─── GIVEN RECORDS ───

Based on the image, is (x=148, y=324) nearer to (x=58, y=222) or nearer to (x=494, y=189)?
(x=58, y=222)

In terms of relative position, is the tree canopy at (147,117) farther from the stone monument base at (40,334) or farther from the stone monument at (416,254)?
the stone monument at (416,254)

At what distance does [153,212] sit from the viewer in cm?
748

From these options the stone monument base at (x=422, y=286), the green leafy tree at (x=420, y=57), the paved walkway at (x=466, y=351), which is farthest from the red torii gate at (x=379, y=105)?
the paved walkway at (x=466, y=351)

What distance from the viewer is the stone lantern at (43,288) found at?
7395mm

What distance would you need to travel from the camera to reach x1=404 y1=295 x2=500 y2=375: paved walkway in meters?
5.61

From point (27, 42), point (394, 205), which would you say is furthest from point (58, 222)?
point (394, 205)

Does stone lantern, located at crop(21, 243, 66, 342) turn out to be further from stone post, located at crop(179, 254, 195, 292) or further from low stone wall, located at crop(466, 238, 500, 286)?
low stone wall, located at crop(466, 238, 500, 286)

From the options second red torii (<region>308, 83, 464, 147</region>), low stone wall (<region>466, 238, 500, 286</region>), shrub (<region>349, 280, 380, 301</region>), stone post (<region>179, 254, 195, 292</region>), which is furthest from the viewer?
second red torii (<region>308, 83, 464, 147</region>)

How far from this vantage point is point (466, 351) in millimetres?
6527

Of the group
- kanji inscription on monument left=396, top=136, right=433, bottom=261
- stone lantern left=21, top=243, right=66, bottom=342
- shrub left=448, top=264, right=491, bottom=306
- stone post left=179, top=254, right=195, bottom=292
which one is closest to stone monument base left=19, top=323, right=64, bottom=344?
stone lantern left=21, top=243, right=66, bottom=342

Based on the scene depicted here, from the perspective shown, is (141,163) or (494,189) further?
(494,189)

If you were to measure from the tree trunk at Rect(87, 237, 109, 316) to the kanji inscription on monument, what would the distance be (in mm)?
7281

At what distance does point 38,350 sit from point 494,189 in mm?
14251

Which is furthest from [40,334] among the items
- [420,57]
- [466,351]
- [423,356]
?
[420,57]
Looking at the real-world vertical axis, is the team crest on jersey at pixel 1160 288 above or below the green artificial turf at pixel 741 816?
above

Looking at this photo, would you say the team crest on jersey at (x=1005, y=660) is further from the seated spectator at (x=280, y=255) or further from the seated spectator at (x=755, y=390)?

───

# REQUIRED TASK:
Write down every row above verbatim, changing nothing.

# REPLY:
Based on the image, is (x=148, y=324) nearer to (x=58, y=222) or nearer to (x=494, y=189)?
(x=58, y=222)

In terms of relative position, is the tree canopy at (147,117) farther from the stone monument base at (40,334) or farther from the stone monument at (416,254)?
the stone monument at (416,254)

At what distance does [153,212] sit from the viewer in cm?
748

From these options the stone monument base at (x=422, y=286), the green leafy tree at (x=420, y=57), the paved walkway at (x=466, y=351), which is farthest from the red torii gate at (x=379, y=105)?
the paved walkway at (x=466, y=351)

What distance from the viewer is the stone lantern at (43,288) found at?
7395mm

What distance would you need to travel from the camera to reach x1=404 y1=295 x2=500 y2=375: paved walkway in meters?
5.61

From point (27, 42), point (394, 205), which would you say is furthest from point (58, 222)?
point (394, 205)

Does stone lantern, located at crop(21, 243, 66, 342) turn out to be further from stone post, located at crop(179, 254, 195, 292) or further from low stone wall, located at crop(466, 238, 500, 286)?
low stone wall, located at crop(466, 238, 500, 286)

From the options second red torii (<region>308, 83, 464, 147</region>), low stone wall (<region>466, 238, 500, 286</region>), shrub (<region>349, 280, 380, 301</region>), stone post (<region>179, 254, 195, 292</region>), which is furthest from the viewer?
second red torii (<region>308, 83, 464, 147</region>)

How far from this vantage point is point (466, 351) in millimetres?
6527

Of the group
- kanji inscription on monument left=396, top=136, right=433, bottom=261
- stone lantern left=21, top=243, right=66, bottom=342
- shrub left=448, top=264, right=491, bottom=306
- stone post left=179, top=254, right=195, bottom=292
which one is closest to stone monument base left=19, top=323, right=64, bottom=344?
stone lantern left=21, top=243, right=66, bottom=342

Based on the scene depicted here, from the perspective shown, is (141,163) or (494,189) further?
(494,189)

If you were to measure from the tree trunk at Rect(87, 237, 109, 316) to the kanji inscription on monument, what would the distance be (in mm)?
7281

At what distance does point 38,350 sit from point 494,189 in mm?
14251

Which is furthest from [40,334] among the items
- [420,57]
- [466,351]
- [423,356]
?
[420,57]
Looking at the real-world vertical axis, is the team crest on jersey at pixel 1160 288 above or below the green artificial turf at pixel 741 816?
above

Looking at this photo, would you say the team crest on jersey at (x=1005, y=660) is further from the seated spectator at (x=280, y=255) or further from the seated spectator at (x=755, y=390)?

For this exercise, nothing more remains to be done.